On Wednesday I penned an article warning you not to get caught up in the gold fever sweeping through global investment markets.
Rather than invest in historically volatile gold shares, I recommended you consider adding some healthy dividend shares to your portfolio. As a long-term investor, you’ll almost certainly find better value there over time, in my opinion.
There are a good number of quality income shares listed on the All Ordinaries (INDEXASX: XAO). Many have reduced or suspended their most recent dividend payments due to the economic fallout from COVID-19. But that’s a short-term issue. Once the economy regains traction, and it will, the dividends should flow again.
I specifically pointed to Collins Foods Ltd (ASX: CKF) as a yield stock you might want to look into further. In trading today, the Collins Foods share price is $9.53 per share. That’s right around where it was mid-day Wednesday.
But that’s fine. Unless you’re day trading — in which case, I hope you have a good supply of antacids — you shouldn’t get overly caught up in the daily price swings. Instead, look for quality shares with a track record of regular and growing dividend payments. And consider adding to your holdings when the share price falls for non-company specific reasons.
Some eye-popping gains fuelling FOMO
With that said, the fear of missing out (FOMO) can be a powerful driver.
When your friends are talking about the 80% gains they’ve made from Aussie gold miner Silver Lake Resources Limited (ASX: SLR) since the start of 2020, it’s easy to take your eyes off your 20 to 30 year investment horizon and want a ‘piece of the action’.
Ironically, the same virus that’s dragging on many companies’ share prices is helping fuel gold’s rise, and supporting the companies that dig it up. In times of uncertainty, investors historically flock to haven assets like gold. And the insecurities thrown up by the coronavirus have seen the yellow metal reach record highs in US dollars. It’s currently worth US$1965 per troy ounce at the time of writing.
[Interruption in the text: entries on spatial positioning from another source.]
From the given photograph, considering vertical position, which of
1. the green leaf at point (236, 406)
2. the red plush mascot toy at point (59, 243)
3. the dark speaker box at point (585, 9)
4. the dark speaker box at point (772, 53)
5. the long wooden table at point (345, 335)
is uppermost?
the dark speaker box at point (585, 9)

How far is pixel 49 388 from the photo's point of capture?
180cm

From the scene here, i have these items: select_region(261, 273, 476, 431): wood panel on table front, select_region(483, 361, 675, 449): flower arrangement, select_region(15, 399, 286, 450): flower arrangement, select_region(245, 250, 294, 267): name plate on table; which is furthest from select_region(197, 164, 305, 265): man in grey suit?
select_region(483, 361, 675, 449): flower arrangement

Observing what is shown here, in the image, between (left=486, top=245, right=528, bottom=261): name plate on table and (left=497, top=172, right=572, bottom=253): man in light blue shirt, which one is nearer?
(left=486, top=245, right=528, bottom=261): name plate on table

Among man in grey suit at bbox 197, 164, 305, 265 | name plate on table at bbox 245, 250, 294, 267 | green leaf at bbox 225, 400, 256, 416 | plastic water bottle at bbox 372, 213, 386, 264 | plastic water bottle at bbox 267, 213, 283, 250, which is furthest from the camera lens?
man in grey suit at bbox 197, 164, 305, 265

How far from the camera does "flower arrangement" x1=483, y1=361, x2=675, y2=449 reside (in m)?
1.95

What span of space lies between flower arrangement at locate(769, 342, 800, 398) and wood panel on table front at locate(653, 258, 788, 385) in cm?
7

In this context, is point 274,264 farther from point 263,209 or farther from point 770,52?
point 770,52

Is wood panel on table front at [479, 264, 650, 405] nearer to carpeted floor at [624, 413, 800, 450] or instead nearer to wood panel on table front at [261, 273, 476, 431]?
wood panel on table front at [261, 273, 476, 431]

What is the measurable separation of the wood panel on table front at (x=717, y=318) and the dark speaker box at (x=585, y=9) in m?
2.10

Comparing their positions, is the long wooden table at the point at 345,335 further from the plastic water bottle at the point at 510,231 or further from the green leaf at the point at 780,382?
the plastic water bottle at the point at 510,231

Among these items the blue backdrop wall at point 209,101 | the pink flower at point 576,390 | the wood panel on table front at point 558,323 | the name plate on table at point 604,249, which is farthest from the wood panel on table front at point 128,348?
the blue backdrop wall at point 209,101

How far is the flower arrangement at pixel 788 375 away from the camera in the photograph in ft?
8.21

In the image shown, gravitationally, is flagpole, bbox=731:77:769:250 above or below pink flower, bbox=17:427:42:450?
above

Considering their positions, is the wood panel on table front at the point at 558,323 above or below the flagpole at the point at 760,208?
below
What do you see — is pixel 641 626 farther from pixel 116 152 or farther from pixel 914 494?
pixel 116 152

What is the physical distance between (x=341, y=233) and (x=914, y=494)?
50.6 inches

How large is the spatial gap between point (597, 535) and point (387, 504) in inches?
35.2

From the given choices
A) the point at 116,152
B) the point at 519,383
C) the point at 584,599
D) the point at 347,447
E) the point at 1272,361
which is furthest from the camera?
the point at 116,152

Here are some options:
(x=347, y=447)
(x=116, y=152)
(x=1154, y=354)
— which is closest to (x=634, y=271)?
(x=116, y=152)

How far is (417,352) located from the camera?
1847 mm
Which brings me to an important point…
We don’t use the greenback in Australia
Gold is right near its record highs in US dollars. But we don’t get paid in US dollars here in Oz. And we can’t spend them.
The US looks set for a period of inflation, while the Australian Bureau of Statistics just reported the Consumer Price Index (CPI) fell 1.9% in the June 2020 quarter. Australia’s annual inflation rate fell to -0.3% (or +0.3% deflation) for the year through the end of June
This is clearly visible in the exchange rate between the 2 currencies. On 20 March, 1 Aussie dollar only fetched 57 US cents. Today it’s worth 72 US cents.
You can see the same trend playing out in the gold price. Year-to-date, the gold price in US dollars is up 29.2% while in Aussie dollars it’s up a more subdued 25.8%. Still a big gain, but something to keep in mind when you hear the gold price quoted.
Should you buy ASX gold shares?
If you want to take a punt on a specific gold miner, best of luck. As we saw above, some miners have returned fantastic gains so far this year. Just don’t invest more than you can afford to lose.
If you’re looking for exposure to a wide range of gold shares with a single investment, you may want to look into the ASX-listed VanEck Gold Miners ETF (ASX: GDX).
The VanEck Gold Miners ETF holds a basket of diversified companies involved in the gold mining sector. Management costs run 0.53% per year.
According to the company website, the fund “provides exposure to publicly traded companies worldwide involved primarily in gold mining, representing a diversified blend of small-, mid- and large-capitalisation stocks.”
As at 30 June, the fund’s top 3 country weightings are 54% to Canada, 18% to the US, with Australia coming in at number 3 with 15% weighting.
Year to date, the VanEck Gold Miners ETF share price has gained 38.8%.